→ RECORDS FOR PROCESSING:
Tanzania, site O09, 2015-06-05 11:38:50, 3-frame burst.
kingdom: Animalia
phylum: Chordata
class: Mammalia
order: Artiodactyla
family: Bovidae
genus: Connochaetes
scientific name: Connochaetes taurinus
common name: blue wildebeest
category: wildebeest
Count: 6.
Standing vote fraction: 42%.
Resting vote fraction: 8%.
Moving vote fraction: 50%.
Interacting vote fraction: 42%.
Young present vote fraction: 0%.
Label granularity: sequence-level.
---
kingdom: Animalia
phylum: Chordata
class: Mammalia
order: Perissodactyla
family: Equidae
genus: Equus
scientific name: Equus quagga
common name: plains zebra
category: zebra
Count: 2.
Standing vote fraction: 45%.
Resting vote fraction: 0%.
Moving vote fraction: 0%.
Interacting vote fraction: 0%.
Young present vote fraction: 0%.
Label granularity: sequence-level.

→ PROBLEM TO WORK ON: Print the line that contains "Interacting vote fraction: 0%." and each line after it up to the end of the listing, exactly as written.

→ RESPONSE BOX:
Interacting vote fraction: 0%.
Young present vote fraction: 0%.
Label granularity: sequence-level.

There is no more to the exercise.